The film is unrelated to the 1937 BBC television variety series Television Follies.

== Preservation status ==
The British Film Institute National Archive holds no stills, ephemera or film materials. In 2026 the film was broadcast by the British TV channel Talking Pictures TV, from a print held by The Cinema Museum, London.

==Synopsis==
Purporting to be broadcast entertainment viewed on a Baird televisor television in the working-class Lancashire home of the Bloss family, the film presents a selection of music-hall acts, including comedy, singing, dancing and acrobatics. The turns are linked by comedic bickering among the family and the humorous comments of the father.

==Cast==
- George Carney as Mr Bloss, the father
- Jock McKay as Jock
- Henderson and Lennox as Our Detectives
- Fred Curran as Mr Klunk
- Joan Emney as the wife
- Wynne Gibson as Cutie (as Wynn Gibson)
- Billie Kay as Wun Lung
- Carlton as The Master
- Syd Monroe as The Lancashire Lad
- The Sherman-Fisher Girls as dancers
- Rodney-Hudson Girls as The Lassies
- Flo Stuart as Toto
- Nigel Hope as The Cocktail
- Jade Hales as the girl
- Jack Hodges as Our Announcer
- Leslie Day as boy soprano

==Reception ==
Kine Weekly wrote: "Cabaret turns performed by popular artistes as seen through the medium of a working-class family's televisor. Material is chiefly made up of songs and song-and-dance numbers. Although nothing outstanding, quite a serviceable programme of variety is provided, which should appeal to popular tastes. Innocuous to children, to whom some sequences will undoubtedly appeal. ... Geoffrey Benstead contrasts lowbrow humour with stage atmosphere by various flashbacks to the North-country owners of the televisor, whose wisecracks link up the various turns."

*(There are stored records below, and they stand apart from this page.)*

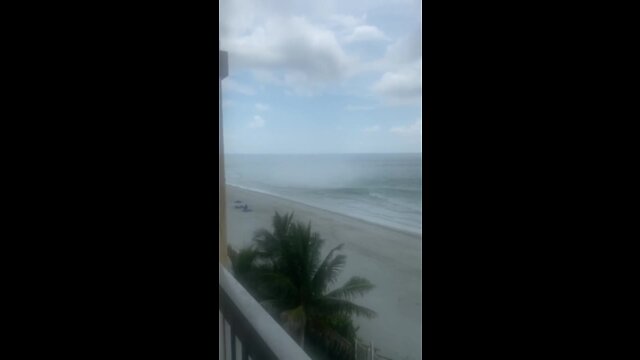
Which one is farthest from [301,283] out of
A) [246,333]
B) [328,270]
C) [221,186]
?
[221,186]

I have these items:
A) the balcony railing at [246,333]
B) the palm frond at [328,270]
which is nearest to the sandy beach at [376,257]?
the palm frond at [328,270]

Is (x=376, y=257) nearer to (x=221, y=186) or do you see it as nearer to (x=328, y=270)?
(x=328, y=270)

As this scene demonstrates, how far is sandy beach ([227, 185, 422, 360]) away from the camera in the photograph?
3.45ft

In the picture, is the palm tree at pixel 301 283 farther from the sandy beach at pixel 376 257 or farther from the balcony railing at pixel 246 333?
the balcony railing at pixel 246 333

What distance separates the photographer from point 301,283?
1.58 metres

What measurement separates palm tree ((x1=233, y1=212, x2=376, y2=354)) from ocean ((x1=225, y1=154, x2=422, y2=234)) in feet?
0.42

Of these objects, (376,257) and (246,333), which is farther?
(376,257)

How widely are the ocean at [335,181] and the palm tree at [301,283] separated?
0.42ft

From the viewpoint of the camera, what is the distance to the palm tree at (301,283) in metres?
1.40

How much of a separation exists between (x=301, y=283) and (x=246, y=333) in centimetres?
47

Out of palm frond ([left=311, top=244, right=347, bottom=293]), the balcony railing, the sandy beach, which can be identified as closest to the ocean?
the sandy beach
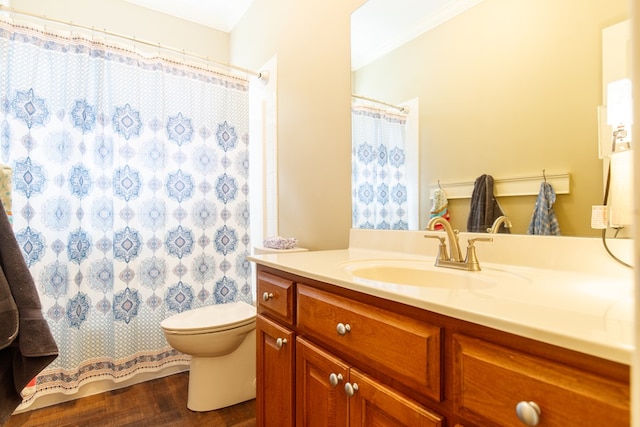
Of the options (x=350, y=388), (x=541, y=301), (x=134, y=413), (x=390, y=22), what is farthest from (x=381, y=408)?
(x=134, y=413)

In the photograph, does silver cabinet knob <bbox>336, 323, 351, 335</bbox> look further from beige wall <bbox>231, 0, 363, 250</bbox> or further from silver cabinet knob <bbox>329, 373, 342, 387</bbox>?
beige wall <bbox>231, 0, 363, 250</bbox>

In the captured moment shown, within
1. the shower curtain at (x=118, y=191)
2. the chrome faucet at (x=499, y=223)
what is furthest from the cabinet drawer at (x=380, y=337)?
the shower curtain at (x=118, y=191)

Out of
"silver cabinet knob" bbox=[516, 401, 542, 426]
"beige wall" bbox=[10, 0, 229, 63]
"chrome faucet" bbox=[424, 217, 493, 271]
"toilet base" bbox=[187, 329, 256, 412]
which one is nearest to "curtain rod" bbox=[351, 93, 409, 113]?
"chrome faucet" bbox=[424, 217, 493, 271]

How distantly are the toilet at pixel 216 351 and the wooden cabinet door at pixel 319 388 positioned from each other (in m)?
0.78

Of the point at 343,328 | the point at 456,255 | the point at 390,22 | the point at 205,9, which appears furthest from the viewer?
the point at 205,9

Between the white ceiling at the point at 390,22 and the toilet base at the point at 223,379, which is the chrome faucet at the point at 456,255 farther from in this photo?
the toilet base at the point at 223,379

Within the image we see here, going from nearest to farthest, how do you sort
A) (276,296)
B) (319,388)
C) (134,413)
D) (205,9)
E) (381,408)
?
(381,408)
(319,388)
(276,296)
(134,413)
(205,9)

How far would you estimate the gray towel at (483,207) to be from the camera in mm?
1083

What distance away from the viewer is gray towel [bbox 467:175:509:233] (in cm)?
108

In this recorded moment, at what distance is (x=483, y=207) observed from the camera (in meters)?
1.11

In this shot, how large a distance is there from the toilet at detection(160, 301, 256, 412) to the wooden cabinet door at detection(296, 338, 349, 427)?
78 centimetres

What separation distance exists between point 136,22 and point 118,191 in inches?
57.3

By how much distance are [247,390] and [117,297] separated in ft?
3.01

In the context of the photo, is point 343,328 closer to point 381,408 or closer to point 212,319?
point 381,408
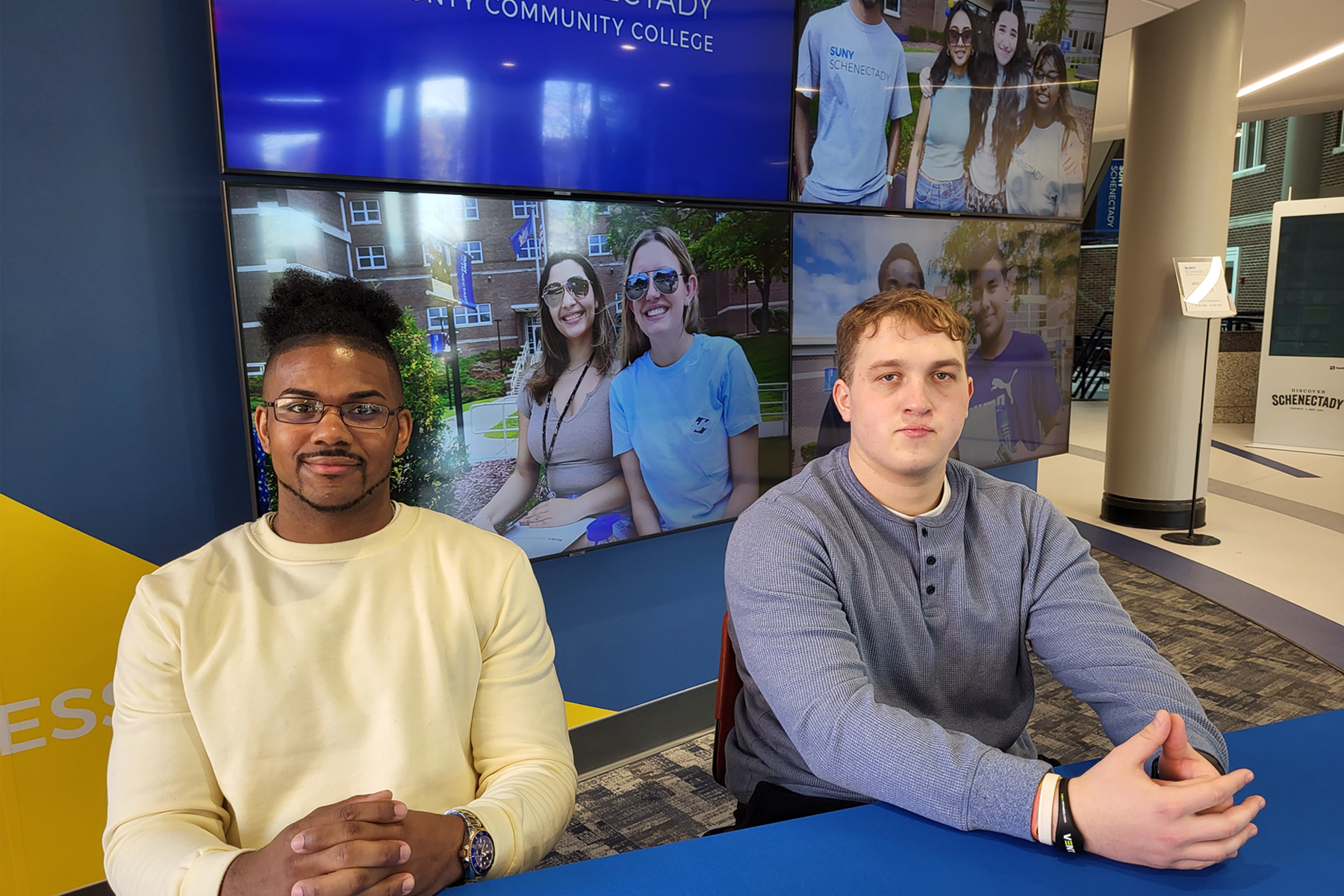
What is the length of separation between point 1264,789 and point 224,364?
2140mm

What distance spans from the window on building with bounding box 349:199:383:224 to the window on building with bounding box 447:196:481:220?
181 mm

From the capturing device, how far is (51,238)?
1.75 metres

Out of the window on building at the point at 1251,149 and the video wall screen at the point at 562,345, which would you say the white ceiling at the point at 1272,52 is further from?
the window on building at the point at 1251,149

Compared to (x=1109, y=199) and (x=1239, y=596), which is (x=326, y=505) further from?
(x=1109, y=199)

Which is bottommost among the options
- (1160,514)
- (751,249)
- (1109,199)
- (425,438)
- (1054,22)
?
(1160,514)

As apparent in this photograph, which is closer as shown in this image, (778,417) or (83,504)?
(83,504)

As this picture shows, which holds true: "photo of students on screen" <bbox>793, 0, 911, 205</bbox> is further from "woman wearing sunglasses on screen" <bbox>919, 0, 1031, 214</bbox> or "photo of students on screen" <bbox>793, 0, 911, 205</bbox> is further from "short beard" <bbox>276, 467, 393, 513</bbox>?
"short beard" <bbox>276, 467, 393, 513</bbox>

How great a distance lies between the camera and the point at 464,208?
2176mm

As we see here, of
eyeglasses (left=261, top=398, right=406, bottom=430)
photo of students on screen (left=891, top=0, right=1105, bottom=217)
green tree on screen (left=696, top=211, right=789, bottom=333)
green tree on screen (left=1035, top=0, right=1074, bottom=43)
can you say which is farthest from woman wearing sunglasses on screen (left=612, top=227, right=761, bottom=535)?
green tree on screen (left=1035, top=0, right=1074, bottom=43)

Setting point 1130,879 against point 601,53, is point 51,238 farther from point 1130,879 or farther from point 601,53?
point 1130,879

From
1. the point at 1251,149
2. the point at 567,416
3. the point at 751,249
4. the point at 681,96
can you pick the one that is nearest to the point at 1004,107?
the point at 751,249

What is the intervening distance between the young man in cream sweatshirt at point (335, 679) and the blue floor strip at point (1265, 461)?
766 centimetres

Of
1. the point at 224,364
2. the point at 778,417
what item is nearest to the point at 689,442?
the point at 778,417

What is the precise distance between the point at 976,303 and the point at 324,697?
3013 mm
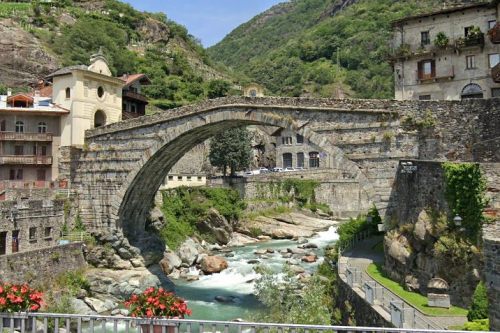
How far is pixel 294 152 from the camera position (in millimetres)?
74250

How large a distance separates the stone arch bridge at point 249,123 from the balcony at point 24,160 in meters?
1.62

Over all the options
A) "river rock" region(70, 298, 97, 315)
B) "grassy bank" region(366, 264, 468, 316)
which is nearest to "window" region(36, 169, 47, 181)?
"river rock" region(70, 298, 97, 315)

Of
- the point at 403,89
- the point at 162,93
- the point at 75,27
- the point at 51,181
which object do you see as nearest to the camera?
the point at 51,181

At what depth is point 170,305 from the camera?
10414 millimetres

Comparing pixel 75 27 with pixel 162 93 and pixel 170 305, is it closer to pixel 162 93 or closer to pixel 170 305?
pixel 162 93

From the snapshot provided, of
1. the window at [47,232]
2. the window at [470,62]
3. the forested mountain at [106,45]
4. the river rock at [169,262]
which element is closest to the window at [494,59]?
the window at [470,62]

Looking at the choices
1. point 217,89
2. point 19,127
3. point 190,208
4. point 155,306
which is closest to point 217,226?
point 190,208

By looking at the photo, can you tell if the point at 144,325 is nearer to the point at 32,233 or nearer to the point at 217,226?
the point at 32,233

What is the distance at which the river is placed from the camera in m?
26.6

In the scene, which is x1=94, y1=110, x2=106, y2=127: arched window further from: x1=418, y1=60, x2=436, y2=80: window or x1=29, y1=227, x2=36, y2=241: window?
x1=418, y1=60, x2=436, y2=80: window

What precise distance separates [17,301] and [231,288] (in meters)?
21.5

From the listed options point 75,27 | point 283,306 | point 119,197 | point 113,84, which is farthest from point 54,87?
point 75,27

The Daily Film Renter wrote: "Uneven direction mars fluency of presentation, though individual artistes are efficient. ... There is, of course, no story in this musical melange, nor has any attempt been made to introduce one other than the tinkering of a man with a television set and his subsequent reception of a broadcast program. ... George Carney is responsible for a modicum of droll comedy. Chief criticism should be directed towards the tempo, which lacks snap."